やってきたのは戦前の東京の面影が残る根津でした。
帰宅ラッシュでスシ詰め状態の千代田線を降りて地上に上がると、
なんだかホッとする光景が広がります・・・
大通りから一本入った路地を根津神社方面へ・・・
雨に濡れた路面を照らす、居酒屋や小料理屋の看板がいい感じ。
しかし、雨脚はますます強く・・・
しばらく歩いていくと
目的の店が見えてきました。
赤い提灯が吊るされた木に遠慮するように佇む、崩れ落ちそうな日本家屋・・・
居酒屋「根津の甚八」です。
う~ん・・・
とても2018年の東京とは俄には信じることの出来ない光景・・・
しばし見惚れていたのですが、
雨も本降りになってきたようなので
さっそく中へ。
女将さんが一人で切り盛りされているこの「根津の甚八」、実はこの店は昔からあったのですが、その時のご主人が一度店を閉め、その後荒れた状態だったのを現在の女将さんがキレイに直して引き継ぎ、店名もそのままに22年前に始めたそうなんです。

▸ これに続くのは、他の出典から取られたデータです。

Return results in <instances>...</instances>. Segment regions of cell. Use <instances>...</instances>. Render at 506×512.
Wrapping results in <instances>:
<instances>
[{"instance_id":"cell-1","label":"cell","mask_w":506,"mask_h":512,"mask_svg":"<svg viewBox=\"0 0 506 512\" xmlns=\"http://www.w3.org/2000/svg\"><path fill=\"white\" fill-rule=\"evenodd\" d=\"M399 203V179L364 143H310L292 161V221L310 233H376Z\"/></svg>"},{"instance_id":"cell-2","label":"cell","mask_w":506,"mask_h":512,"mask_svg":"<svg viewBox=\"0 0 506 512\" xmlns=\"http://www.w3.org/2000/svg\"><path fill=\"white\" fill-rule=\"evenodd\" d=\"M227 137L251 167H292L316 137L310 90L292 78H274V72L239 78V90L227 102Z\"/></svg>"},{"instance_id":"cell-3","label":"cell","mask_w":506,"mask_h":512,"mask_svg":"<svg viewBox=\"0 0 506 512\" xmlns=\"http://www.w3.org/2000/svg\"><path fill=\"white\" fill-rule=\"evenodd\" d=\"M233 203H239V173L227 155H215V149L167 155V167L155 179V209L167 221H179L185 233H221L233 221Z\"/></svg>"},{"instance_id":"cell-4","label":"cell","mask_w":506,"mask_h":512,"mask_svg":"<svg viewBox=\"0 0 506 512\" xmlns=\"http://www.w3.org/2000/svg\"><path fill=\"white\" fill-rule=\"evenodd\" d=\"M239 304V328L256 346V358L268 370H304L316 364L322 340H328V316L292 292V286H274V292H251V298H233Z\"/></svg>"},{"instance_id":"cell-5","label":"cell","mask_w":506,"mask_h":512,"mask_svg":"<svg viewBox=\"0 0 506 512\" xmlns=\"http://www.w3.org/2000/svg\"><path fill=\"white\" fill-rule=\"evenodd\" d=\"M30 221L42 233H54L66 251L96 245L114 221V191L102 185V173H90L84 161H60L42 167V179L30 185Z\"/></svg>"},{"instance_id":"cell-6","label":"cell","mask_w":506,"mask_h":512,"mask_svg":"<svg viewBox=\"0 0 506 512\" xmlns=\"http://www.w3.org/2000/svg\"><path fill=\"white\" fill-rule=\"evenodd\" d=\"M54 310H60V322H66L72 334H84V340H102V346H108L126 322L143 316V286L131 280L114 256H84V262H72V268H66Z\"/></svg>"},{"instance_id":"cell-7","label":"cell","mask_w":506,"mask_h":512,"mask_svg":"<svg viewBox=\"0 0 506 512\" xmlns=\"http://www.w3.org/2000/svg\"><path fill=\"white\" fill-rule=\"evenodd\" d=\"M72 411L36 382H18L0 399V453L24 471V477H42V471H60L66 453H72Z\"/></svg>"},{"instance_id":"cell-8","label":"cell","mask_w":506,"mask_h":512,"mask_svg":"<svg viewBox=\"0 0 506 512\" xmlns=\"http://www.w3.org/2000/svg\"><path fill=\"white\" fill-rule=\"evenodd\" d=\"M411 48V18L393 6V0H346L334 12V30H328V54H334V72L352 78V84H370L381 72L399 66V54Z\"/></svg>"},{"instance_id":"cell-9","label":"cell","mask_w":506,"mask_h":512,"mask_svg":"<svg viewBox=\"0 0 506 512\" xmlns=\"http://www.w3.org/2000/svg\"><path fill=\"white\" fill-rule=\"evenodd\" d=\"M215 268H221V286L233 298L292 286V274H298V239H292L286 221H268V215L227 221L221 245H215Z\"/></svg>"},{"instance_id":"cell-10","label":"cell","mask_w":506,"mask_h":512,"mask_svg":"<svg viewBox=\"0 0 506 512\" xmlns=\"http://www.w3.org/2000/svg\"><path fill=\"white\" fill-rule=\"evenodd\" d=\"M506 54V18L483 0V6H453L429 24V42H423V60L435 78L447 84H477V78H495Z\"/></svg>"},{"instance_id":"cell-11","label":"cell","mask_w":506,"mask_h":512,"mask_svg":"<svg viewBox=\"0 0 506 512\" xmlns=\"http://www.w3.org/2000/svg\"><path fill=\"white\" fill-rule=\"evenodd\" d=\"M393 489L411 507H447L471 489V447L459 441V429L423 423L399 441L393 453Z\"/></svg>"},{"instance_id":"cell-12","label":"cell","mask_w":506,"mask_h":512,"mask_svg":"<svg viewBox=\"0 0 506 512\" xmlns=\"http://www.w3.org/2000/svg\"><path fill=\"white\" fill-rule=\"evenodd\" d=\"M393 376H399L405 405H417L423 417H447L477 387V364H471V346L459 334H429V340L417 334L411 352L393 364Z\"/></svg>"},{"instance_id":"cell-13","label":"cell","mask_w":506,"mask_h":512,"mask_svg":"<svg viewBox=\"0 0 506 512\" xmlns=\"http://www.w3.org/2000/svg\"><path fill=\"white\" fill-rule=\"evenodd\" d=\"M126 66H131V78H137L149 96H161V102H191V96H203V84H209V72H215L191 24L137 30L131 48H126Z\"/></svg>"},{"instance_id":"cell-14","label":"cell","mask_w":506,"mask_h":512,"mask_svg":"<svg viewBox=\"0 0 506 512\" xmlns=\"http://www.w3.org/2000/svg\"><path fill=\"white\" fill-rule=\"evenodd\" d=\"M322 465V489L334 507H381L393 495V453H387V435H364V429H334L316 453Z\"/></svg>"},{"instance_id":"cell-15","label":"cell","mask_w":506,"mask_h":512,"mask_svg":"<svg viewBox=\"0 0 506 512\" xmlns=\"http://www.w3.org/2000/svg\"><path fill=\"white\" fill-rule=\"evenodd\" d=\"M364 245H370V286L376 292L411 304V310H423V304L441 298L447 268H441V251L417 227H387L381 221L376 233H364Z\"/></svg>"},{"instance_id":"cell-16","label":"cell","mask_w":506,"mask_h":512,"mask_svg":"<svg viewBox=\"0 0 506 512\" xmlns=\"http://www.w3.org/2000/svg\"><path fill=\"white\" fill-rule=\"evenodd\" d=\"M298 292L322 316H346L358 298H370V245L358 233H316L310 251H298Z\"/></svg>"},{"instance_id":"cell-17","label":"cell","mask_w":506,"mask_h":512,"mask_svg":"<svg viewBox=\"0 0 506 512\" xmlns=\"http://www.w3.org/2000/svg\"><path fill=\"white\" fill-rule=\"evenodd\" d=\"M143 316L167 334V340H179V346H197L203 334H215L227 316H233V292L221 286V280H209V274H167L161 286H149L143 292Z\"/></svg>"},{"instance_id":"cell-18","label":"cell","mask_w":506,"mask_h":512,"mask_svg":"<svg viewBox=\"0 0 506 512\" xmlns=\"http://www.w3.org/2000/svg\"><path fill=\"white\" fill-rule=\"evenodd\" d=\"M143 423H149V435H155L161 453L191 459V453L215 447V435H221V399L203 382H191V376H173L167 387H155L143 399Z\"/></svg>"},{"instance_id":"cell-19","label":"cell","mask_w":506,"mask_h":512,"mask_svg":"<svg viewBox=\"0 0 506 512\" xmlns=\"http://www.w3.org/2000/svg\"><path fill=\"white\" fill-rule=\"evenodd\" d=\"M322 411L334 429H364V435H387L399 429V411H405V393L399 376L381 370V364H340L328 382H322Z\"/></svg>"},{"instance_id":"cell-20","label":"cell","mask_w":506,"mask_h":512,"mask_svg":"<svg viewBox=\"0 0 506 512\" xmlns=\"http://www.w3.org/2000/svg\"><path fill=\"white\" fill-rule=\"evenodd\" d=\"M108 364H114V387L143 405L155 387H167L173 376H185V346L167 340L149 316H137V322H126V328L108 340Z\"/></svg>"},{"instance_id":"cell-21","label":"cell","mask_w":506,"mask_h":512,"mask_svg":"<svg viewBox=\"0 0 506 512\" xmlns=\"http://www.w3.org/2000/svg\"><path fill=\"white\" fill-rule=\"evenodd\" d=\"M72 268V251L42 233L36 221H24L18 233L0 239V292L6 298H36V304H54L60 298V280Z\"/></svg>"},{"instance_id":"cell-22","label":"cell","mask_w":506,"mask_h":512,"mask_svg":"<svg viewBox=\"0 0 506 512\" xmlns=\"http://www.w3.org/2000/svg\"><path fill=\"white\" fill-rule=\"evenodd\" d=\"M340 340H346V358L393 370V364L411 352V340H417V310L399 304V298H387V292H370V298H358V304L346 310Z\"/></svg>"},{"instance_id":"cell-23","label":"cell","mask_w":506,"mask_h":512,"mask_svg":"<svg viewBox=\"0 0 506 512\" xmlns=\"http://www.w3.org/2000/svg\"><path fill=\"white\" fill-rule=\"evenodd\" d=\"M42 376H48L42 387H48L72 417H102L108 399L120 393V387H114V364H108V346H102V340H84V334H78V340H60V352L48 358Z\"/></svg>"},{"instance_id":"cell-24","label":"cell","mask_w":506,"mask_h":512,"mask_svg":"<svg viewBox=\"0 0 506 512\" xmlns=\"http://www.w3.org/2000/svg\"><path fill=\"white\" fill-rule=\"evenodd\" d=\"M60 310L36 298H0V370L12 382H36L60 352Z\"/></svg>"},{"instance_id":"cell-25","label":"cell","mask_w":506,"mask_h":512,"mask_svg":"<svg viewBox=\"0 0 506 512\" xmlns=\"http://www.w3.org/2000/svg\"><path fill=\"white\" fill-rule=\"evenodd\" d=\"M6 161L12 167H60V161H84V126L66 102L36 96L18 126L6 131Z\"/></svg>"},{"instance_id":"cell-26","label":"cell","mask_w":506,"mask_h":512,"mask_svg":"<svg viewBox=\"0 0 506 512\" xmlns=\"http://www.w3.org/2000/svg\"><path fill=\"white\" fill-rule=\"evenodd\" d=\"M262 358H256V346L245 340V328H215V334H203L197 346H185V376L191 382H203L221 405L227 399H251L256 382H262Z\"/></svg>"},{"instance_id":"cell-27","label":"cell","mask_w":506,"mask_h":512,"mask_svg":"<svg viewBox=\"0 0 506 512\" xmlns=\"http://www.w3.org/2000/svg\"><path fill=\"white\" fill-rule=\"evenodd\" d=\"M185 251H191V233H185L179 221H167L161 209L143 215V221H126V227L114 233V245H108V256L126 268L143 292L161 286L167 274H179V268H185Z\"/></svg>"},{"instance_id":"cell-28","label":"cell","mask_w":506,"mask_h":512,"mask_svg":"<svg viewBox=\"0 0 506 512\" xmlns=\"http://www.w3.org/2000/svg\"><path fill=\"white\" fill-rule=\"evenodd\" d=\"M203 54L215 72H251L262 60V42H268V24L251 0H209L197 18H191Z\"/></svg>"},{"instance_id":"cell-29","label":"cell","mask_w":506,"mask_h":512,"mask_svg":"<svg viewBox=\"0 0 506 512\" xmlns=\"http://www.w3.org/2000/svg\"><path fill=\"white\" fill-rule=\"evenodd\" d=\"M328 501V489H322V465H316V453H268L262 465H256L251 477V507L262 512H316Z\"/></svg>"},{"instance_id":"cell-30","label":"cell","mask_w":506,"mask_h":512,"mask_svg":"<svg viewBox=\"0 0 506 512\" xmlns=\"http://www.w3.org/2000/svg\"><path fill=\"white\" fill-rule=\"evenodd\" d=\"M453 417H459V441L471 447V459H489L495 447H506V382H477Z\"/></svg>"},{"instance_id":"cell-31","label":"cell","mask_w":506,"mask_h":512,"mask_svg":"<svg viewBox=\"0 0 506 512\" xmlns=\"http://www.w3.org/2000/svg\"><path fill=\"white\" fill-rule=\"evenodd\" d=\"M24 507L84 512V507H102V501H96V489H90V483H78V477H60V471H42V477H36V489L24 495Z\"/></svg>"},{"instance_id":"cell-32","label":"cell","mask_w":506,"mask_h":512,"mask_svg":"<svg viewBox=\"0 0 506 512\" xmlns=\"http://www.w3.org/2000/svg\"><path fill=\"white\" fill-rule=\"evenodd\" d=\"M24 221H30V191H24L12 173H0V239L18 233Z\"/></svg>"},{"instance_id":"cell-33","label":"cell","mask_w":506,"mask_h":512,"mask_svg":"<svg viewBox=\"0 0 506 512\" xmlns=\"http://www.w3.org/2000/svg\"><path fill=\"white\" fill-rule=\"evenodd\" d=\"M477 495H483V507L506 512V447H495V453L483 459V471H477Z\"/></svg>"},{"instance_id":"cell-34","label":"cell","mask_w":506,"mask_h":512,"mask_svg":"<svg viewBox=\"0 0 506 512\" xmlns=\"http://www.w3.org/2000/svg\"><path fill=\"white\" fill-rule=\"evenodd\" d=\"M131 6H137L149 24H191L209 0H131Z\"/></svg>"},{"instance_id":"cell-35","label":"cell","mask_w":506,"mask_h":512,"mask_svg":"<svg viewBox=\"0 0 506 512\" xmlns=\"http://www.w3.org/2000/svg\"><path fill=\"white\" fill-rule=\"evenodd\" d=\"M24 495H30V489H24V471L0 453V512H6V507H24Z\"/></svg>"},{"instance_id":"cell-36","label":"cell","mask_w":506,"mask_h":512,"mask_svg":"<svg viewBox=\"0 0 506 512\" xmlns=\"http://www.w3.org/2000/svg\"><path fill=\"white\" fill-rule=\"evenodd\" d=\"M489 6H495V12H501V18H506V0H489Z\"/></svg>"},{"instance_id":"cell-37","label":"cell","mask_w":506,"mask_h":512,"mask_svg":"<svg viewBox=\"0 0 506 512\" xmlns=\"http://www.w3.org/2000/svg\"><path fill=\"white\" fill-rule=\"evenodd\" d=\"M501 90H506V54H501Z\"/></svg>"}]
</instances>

店の名は真田十勇士、大坂夏の陣で幸村の影武者となって討ち死にした武将、根津甚八に因んでいるそうで・・・
それにしても、
時の止まった・・・
としか表現しようのない空間。
聞こえてくるのは、雨の音だけ・・・
しかし雨音というのは、
今いる場所とか時代とか、そんな当たり前のような常識的感覚を鈍らせて、
時空を捻じ曲げてまるで戦前のTOKYOにタイムスリップしたかのような気分にさせてくれるもんです。
そういえば映画「バック・トゥ・ザ・フューチャー」で、デロリアンがタイムマシンと化したのも土砂降りの雨の中でしたもんねェ・・・
さてさて、
そんな妄想はちょっと脇に置いといて、
さっそくビールを・・・
お通しのモズクに
まずはクリームチーズの醤油漬け。
年季の入った木製カウンター越しのこんな景色を眺めながら、それらを飲み食いできる・・・これは、もう至福の時間です!
鯖の燻製サラダ・・・
そしてワタの入った烏賊を食べていると、
さすがに日本酒が呑みたくなってきましたョ!
〆は鳥の紅茶煮を・・・
しかし、ここは酒の肴も実に旨いんですよねェ~
この調子で飲んでると、しまいには奥の座敷で寝たくなっちゃいそうなんで、このあたりでお開きとしますか・・・
女将さんのハナシでは、
戦災を逃れたこの根津界隈も代替わりが進み、以前はよく見ることのできたこのような長屋建築もどんどん減ってマンションになってしまっているそうです。
なので築百年以上の日本家屋で未だに居酒屋を営むこの「根津の甚八」は、
その存在自体が大げさではなく現代の奇跡とも言えそうです・・・
相変わらず降り続く雨・・・
振り返ると、
妙に後ろ髪を引かれる思いにさせてくれる
「根津の甚八」の姿がそこにはあったのでした。。。